Последнее место его независимости, его свободной работы над тем, что ему хотелось писать. Ленина больше не было. Его воспоминания об “Ильиче” были первым шагом к примирению с теми, кто был сейчас на верху власти в Москве. “Он поедет туда очень скоро, – сказала я как-то Ходасевичу. – В сущности, даже непонятно, почему он до сих пор не уехал туда”. Но Ходасевич не был согласен со мной: ему казалось, что Горький не сможет “переварить” режима, что его удержит глубокая привязанность к старым принципам свободы и достоинства человека. Он не верил в успех тех, кто в окружении Горького работал на его возвращение, мне же казалось, что это случится скорее, чем они предполагают. Сорренто оказалось последним местом, где он мог писать иногда “несозвучно” и говорить вслух, что думает; и последнее место, куда он приехал относительно здоровым – тут, на берегу моря, в доме, из которого был виден Неаполитанский залив, с Везувием и Искией, я впервые увидела его в болезни – и эта болезнь сильно состарила его.
Доктор был привезен из Неаполя и определил сложную простуду с бронхитом. Боялись воспаления легких – всю жизнь и он сам, и близкие его боялись этой болезни, сведшей Горького в могилу (по первой официальной версии). Прописаны были припарки из горячего овса на грудь и спину. Н.А. Пешкова и я одинаково неопытны были в таком лечении. М.И. Будберг была тогда в отъезде. За ширмами в огромном своем кабинете на узкой высокой кровати Горький лежал и кашлял, красный от жара (и от этого еще более рыжий), молча наблюдая за нами, а мы старались действовать быстро и ловко: чтобы овес не остыл, мы накладывали его суповыми ложками на клеенку и завертывали в эту клеенку худое лихорадившее тело, бинтуя длинным, широким бинтом.
– Очень хорошо.
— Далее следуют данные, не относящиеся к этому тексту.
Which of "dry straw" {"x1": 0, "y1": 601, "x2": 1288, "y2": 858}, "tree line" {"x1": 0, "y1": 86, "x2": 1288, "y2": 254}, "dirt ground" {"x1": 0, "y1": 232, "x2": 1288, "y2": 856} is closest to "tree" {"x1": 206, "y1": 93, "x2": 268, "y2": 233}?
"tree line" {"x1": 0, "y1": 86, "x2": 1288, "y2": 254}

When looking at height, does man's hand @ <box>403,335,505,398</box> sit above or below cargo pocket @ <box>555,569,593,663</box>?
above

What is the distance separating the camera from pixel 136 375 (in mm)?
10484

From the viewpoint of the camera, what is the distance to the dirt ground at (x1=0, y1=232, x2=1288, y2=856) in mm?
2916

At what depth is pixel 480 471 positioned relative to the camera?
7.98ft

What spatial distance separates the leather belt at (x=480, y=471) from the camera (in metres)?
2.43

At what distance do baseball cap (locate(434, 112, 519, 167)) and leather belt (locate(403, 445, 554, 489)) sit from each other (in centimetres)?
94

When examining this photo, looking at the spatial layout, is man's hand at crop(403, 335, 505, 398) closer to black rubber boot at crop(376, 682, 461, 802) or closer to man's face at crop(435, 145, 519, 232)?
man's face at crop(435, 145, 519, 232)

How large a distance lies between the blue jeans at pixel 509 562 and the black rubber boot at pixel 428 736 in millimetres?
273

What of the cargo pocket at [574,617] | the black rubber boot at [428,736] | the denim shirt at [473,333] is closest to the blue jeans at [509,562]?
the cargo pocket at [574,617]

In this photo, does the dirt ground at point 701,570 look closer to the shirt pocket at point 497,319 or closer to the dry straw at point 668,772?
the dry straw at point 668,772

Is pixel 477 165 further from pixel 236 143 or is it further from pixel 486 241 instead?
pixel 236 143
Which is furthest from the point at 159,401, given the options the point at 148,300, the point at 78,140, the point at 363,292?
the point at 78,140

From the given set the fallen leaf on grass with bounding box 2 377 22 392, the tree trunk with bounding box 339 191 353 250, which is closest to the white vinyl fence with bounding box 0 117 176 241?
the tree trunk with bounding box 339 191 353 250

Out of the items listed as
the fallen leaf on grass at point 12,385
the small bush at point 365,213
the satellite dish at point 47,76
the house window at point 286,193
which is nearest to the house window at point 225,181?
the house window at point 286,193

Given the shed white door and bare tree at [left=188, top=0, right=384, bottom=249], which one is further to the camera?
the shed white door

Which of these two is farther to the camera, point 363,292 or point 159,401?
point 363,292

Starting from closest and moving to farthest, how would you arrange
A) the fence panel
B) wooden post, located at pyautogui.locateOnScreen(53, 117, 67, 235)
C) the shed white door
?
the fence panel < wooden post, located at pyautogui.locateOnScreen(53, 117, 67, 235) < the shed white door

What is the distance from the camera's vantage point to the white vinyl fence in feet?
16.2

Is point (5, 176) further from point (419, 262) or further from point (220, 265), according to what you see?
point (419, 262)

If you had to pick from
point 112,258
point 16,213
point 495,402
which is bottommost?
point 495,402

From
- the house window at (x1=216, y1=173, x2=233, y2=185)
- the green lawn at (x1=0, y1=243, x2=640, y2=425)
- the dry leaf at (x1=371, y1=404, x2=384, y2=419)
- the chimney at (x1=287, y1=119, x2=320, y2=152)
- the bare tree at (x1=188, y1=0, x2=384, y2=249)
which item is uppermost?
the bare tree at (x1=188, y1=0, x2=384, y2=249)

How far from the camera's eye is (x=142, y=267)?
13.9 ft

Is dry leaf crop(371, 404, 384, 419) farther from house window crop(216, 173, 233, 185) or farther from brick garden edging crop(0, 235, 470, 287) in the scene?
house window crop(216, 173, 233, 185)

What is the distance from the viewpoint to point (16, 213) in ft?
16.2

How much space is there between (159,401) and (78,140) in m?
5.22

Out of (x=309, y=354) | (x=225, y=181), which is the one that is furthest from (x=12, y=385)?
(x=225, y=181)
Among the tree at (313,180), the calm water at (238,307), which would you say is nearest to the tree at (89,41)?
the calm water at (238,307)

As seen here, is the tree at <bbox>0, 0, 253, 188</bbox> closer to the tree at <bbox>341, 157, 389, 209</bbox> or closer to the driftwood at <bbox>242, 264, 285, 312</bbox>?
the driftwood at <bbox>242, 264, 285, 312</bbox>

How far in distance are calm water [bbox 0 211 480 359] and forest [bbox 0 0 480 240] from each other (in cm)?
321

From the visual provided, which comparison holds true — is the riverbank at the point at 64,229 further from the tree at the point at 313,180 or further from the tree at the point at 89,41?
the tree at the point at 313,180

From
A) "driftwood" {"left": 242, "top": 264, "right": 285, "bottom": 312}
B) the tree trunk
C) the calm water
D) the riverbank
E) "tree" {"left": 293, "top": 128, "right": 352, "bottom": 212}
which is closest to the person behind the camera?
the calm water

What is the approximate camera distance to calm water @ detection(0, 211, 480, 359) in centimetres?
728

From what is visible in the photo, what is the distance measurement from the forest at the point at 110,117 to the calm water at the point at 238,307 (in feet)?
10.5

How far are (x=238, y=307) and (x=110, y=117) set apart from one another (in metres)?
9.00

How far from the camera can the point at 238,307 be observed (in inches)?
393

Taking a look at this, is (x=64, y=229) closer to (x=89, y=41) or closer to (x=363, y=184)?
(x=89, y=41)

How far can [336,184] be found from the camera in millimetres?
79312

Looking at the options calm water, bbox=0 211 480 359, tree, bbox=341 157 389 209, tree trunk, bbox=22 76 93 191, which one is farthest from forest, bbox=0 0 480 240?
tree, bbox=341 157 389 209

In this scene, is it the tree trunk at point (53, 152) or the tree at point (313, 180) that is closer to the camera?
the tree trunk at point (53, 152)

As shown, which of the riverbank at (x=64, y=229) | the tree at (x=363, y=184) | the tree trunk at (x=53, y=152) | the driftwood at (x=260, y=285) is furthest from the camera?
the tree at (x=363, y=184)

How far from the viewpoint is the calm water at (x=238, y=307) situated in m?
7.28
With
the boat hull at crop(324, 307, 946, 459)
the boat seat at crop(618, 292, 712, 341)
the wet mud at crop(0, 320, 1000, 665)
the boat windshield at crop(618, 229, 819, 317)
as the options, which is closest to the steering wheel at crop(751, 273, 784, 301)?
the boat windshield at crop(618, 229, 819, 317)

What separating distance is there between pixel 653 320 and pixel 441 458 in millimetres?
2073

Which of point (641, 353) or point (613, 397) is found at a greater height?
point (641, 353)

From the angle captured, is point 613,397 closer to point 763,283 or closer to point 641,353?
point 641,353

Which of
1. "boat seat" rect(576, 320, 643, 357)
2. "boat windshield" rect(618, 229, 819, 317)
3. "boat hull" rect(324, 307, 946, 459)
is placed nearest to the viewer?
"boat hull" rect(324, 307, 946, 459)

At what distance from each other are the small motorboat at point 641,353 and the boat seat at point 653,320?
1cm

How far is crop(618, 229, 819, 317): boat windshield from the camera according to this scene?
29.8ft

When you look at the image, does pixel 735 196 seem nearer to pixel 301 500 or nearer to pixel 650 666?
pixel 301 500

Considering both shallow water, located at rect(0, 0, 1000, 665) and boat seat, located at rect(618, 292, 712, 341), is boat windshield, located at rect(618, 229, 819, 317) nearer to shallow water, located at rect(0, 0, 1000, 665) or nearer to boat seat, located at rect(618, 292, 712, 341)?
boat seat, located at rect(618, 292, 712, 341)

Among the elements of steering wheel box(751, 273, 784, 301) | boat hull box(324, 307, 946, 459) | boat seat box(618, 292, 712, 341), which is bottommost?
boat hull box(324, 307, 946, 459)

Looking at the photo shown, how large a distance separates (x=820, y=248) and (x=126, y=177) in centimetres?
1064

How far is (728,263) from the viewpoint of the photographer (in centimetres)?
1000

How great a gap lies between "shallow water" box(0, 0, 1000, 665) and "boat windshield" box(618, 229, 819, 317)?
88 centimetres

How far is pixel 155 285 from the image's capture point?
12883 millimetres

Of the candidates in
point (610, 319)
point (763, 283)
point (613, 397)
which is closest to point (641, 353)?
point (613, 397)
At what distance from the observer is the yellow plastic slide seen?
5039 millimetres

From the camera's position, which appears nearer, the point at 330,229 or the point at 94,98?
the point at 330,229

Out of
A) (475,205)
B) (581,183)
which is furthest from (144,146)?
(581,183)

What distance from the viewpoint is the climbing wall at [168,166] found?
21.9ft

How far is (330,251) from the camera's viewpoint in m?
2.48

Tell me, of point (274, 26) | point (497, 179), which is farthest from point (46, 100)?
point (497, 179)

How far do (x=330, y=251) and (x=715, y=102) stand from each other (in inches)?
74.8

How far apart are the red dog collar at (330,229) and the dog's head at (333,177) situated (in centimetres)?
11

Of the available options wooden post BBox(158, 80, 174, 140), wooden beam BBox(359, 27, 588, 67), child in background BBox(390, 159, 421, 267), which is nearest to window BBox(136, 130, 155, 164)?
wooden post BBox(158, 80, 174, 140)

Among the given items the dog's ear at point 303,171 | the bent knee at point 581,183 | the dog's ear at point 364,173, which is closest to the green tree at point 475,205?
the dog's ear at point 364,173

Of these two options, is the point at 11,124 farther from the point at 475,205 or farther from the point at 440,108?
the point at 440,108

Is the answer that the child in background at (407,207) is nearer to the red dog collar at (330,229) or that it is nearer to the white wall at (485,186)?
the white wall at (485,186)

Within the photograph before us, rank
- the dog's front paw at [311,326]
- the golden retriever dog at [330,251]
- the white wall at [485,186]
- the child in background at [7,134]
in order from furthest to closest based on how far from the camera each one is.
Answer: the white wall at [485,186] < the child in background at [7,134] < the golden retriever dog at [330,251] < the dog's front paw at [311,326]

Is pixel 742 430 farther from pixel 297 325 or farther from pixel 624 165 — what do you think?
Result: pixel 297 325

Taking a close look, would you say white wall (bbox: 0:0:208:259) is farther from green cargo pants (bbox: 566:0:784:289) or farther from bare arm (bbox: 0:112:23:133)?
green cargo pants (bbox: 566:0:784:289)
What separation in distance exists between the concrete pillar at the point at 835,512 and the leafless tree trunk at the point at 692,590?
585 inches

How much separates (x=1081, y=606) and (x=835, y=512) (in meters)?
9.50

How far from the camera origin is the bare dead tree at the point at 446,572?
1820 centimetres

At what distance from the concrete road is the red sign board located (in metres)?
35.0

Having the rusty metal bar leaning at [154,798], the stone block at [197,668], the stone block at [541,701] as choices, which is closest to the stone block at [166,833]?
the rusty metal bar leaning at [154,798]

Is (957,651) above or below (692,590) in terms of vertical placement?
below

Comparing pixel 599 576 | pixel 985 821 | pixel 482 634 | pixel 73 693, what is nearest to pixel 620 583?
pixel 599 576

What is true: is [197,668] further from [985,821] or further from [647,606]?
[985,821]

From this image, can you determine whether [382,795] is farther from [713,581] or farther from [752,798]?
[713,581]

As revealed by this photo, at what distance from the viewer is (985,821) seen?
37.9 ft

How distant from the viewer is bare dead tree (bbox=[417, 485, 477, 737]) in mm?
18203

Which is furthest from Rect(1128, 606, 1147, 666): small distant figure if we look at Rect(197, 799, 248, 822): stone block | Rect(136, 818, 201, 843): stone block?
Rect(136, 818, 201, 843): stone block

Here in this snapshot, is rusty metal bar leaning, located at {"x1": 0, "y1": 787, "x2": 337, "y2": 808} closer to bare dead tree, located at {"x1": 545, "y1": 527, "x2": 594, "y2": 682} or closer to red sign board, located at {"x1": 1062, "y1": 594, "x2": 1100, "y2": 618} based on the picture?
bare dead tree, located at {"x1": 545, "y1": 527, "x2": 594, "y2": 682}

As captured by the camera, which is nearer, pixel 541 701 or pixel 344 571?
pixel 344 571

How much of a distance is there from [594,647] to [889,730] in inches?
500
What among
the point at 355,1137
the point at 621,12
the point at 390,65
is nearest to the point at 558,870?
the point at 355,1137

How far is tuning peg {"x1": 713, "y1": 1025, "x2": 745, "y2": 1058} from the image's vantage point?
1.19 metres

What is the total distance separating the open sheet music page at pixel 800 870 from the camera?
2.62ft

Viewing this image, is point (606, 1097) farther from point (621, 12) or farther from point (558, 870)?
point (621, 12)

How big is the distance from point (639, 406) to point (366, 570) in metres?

Спасибо, – хрипел он, хотя все совсем не было хорошо.
В камине потрескивали оливковые ветки, тени бегали по стенам и потолку. Ночами мы дежурили у постели Горького по очереди. Наутро опять приезжал доктор. Горький не был мнителен и лечиться не любил.
– Ох, оставьте меня, оставьте, – говорил он, – скажите этому господину, чтобы он убирался домой.
– Что изволит говорить великий писатель? – почтительно спрашивал доктор.
– Переведите ему, что он может убираться ко всем чертям. Я и без него выздоровею, – бормотал Горький.
Он выздоровел скорее, чем мы думали.
С обвязанным горлом, с сильной проседью в чуть поредевшем ежике опять он налаживал свой день, свою работу.
Здесь не было ни елок, ни кино, зато была Италия, которой он наслаждался каждую минуту своего в ней пребывания. Каприйские воспоминания еще прочно жили в нем:
– Я покажу вам… я свожу вас… – говорил он, но все меняется, и эти места, как все, переменились со времени войны: прежних уличных певцов он так и не мог найти, новые же пели модные американские песенки, а тарантеллу на площади городка перед кафе танцевали теперь дети, обходившие потом с тарелкой приезжих туристов.